De hecho, el auto en cuestión convierte el caso de las escuchas del Cesid en el caso Perote, es decir, en el caso de un alto funcionario que robó documentos que tenían que haber sido destruidos y los vendió. Pero el caso Perote no sólo es un asunto judicial. Es también un caso político que debe tratarse y ventilarse como tal. En definitiva, Perote robó y vendió documentos porque alguien los compró y los utilizó. El caso Perote es el caso de los que aprovechando su traición montaron una campaña contra el Gobierno socialista. Es también el caso de los que se sumaron a esta campaña desde los medios de comunicación. Y es también el caso de los que convirtieron este sórdido asunto en tema de debate parlamentario, en excusa para acosar y desprestigiar al Gobierno y, en definitiva, en miserable arma electoral. Es, finalmente, el caso de los que ahora se empeñan en seguir acusando a los que la justicia ha librado de toda sospecha.

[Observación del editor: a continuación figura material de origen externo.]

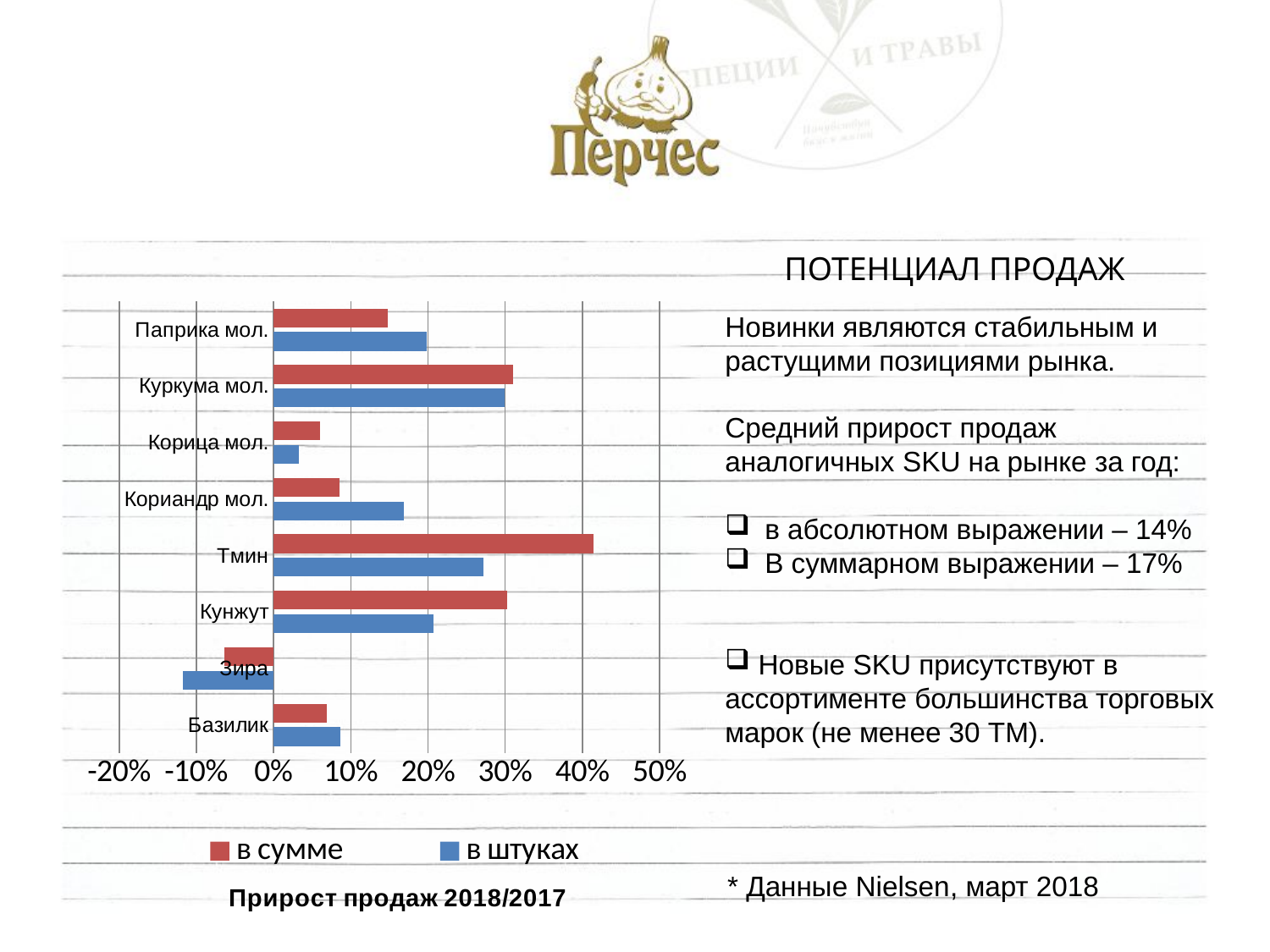
What is the title of the chart? Прирост продаж 2018/2017 Which category has the lowest value for the series "в штуках"? Зира Is the value for Корица мол. in the series "в штуках" greater or less than 10%? less Is the value for Зира in the series "в штуках" greater or less than -10%? less What kind of chart is shown on the slide? bar chart For Кориандр мол., which series has the larger value: "в сумме" or "в штуках"? в штуках Which category has the lowest value for the series "в сумме"? Зира How many series does the chart legend list? 2 Which category has the highest value for the series "в сумме"? Тмин How many categories (spices) are shown on the chart? 8 For Кунжут, which series has the larger value: "в сумме" or "в штуках"? в сумме Is the value for Тмин in the series "в сумме" greater or less than 40%? greater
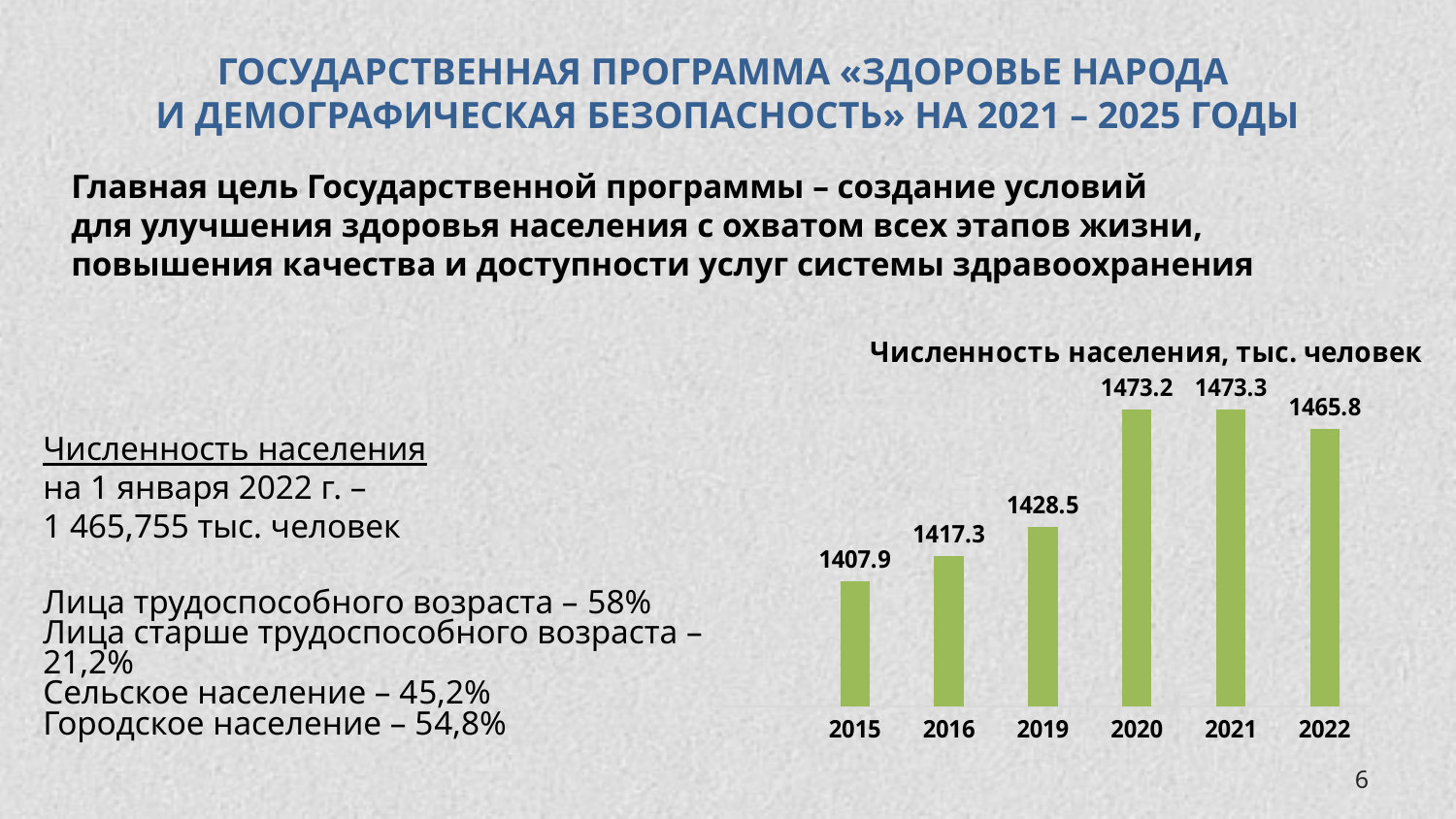
Does the population value rise or fall from 2015 to 2021? Rise What is the population value shown for 2015 in the chart? 1407.9 What is the population value shown for 2022 in the chart? 1465.8 Which year has the lowest population value in the chart? 2015 What kind of chart is used to show the population figures? Bar chart What is the difference between the population values for 2020 and 2019? 44.7 How many years are shown as bars in the chart? 6 What is the population value shown for 2016 in the chart? 1417.3 Which year has the larger population value, 2019 or 2022? 2022 What is the difference between the population values for 2022 and 2015? 57.9 What is the population value shown for 2019 in the chart? 1428.5 What is the title of the chart? Численность населения, тыс. человек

Esto es lo que más me preocupa. Estamos ante la estrategia de que todo vale si sirve para destruir al adversario o, más exactamente, al enemigo. Se lanzan campañas, se amplifican sus efectos distorsionadores, se siembra la confusión y no se tiene el más mínimo respeto por la verdad. Creo que esto es peligrosísimo para una democracia tan joven como la nuestra, porque se desentierran fantasmas que ya creíamos del todo enterrados y, sobre todo, porqué se quita la iniciativa política de las manos de los partidos y las instituciones parlamentarias y se atribuye a los que, sin ninguna responsabilidad ni ningún control ciudadano, pueden empujar las cosas en una dirección o en otra, en función de sus intereses particulares. De hecho, en todos estos asuntos, los partidos de la oposición han carecido de iniciativa y han ido a remolque de lo que les indicaban desde determinados medios de comunicación o desde determinados grupos de presión. Pero, por encima de todo, creo que el asunto es peligrosísimo porque de hecho estamos aceptando como un elemento central del sistema la doctrina del magistrado Manzanares, que en sí misma lleva a la destrucción de uno de los pilares básicos de la democracia.
Jordi Solé Tura fue diputado por el PSC-PSOE.